-- Start --

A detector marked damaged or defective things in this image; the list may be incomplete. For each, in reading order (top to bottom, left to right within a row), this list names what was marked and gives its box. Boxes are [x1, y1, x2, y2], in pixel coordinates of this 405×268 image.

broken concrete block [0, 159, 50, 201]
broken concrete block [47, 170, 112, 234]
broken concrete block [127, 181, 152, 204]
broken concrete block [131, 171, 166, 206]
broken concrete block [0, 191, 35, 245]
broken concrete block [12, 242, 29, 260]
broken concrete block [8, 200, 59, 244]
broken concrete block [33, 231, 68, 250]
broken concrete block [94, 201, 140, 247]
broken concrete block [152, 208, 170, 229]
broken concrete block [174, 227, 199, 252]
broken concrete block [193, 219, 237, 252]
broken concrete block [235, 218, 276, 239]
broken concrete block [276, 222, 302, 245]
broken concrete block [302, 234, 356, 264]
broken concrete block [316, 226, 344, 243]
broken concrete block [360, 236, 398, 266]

-- End --

▶ _DESCRIPTION OF THE TASK_: Render all the lines above as a numbered list, omitting any blank lines.

▶ _COMPLETE OUTPUT_:
1. A detector marked damaged or defective things in this image; the list may be incomplete. For each, in reading order (top to bottom, left to right within a row), this list names what was marked and gives its box. Boxes are [x1, y1, x2, y2], in pixel coordinates of this 405×268 image.
2. broken concrete block [0, 159, 50, 201]
3. broken concrete block [47, 170, 112, 234]
4. broken concrete block [127, 181, 152, 204]
5. broken concrete block [131, 171, 166, 206]
6. broken concrete block [0, 191, 35, 245]
7. broken concrete block [12, 242, 29, 260]
8. broken concrete block [8, 200, 59, 244]
9. broken concrete block [33, 231, 68, 250]
10. broken concrete block [94, 201, 140, 247]
11. broken concrete block [152, 208, 170, 229]
12. broken concrete block [174, 227, 199, 252]
13. broken concrete block [193, 219, 237, 252]
14. broken concrete block [235, 218, 276, 239]
15. broken concrete block [276, 222, 302, 245]
16. broken concrete block [302, 234, 356, 264]
17. broken concrete block [316, 226, 344, 243]
18. broken concrete block [360, 236, 398, 266]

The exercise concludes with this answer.